Differences can exist in content, molecular species, glycerophospholipid subclass, or total fatty acid distribution in mitochondrial lipids. These differences can be readily detected using a shotgun lipidomics platform with minimal sample processing (14). Changes in any or all aspects of the mitochondrial lipidome will likely change membrane fluidity, efficiency of the proton gradient, regulation of specific enzyme activities, as well as the overall bioenergetic efficiency of mitochondria (7). Alterations in brain energy metabolism in neurological and neurodegenerative diseases is well established (32-34). Analysis of the brain mitochondrial lipidome in diseased tissues or mouse models can provide new insight into the role of mitochondria lipid alterations during disease pathogenesis.
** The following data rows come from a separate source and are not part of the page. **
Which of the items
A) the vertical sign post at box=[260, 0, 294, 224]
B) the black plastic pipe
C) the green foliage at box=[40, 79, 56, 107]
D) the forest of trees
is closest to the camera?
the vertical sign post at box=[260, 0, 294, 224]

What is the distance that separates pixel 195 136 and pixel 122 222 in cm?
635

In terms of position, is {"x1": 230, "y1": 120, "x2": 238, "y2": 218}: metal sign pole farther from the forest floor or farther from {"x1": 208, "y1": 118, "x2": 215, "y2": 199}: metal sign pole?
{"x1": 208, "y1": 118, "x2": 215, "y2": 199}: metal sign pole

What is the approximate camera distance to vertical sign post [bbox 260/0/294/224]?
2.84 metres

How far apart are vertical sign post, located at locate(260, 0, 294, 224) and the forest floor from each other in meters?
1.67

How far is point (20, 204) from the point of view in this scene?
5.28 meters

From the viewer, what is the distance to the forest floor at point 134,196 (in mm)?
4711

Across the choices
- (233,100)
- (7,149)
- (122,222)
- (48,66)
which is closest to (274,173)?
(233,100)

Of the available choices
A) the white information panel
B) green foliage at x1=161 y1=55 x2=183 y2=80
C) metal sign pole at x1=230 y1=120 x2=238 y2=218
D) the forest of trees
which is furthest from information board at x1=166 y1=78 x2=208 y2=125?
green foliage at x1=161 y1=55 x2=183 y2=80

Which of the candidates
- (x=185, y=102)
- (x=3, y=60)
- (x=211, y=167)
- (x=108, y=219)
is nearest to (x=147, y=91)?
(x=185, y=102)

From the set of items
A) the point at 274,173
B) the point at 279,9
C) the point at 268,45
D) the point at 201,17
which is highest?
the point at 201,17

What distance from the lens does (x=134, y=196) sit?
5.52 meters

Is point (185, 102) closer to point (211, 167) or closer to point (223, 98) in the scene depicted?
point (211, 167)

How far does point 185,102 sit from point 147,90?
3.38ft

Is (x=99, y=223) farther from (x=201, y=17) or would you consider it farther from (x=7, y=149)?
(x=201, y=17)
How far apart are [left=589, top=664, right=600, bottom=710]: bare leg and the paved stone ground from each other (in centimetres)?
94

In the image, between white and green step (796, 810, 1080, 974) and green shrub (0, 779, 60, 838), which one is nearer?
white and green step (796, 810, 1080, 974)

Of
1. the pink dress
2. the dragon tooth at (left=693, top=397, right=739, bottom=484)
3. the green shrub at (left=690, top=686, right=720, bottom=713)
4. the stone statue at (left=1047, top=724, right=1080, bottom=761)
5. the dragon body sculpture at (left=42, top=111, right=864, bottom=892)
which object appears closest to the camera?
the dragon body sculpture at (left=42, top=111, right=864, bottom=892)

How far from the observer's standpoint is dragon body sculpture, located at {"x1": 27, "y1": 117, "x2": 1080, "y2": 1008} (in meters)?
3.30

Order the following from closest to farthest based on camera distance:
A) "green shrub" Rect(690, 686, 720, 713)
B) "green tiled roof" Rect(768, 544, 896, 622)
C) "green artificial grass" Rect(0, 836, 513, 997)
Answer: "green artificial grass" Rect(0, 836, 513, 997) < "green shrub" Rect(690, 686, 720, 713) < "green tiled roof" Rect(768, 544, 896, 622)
The development of a high-throughput approach to analyze the brain mitochondrial lipidome is a new tool to study the cause(s) for altered energy metabolism in diseased brain (35). We have also used this approach to provide lipidomic evidence supporting the Warburg theory of cancer in a series of mouse brain tumors (36). It is our opinion that new insight on brain function and pathogenesis will be realized with further investigations of the brain mitochondrial lipidome.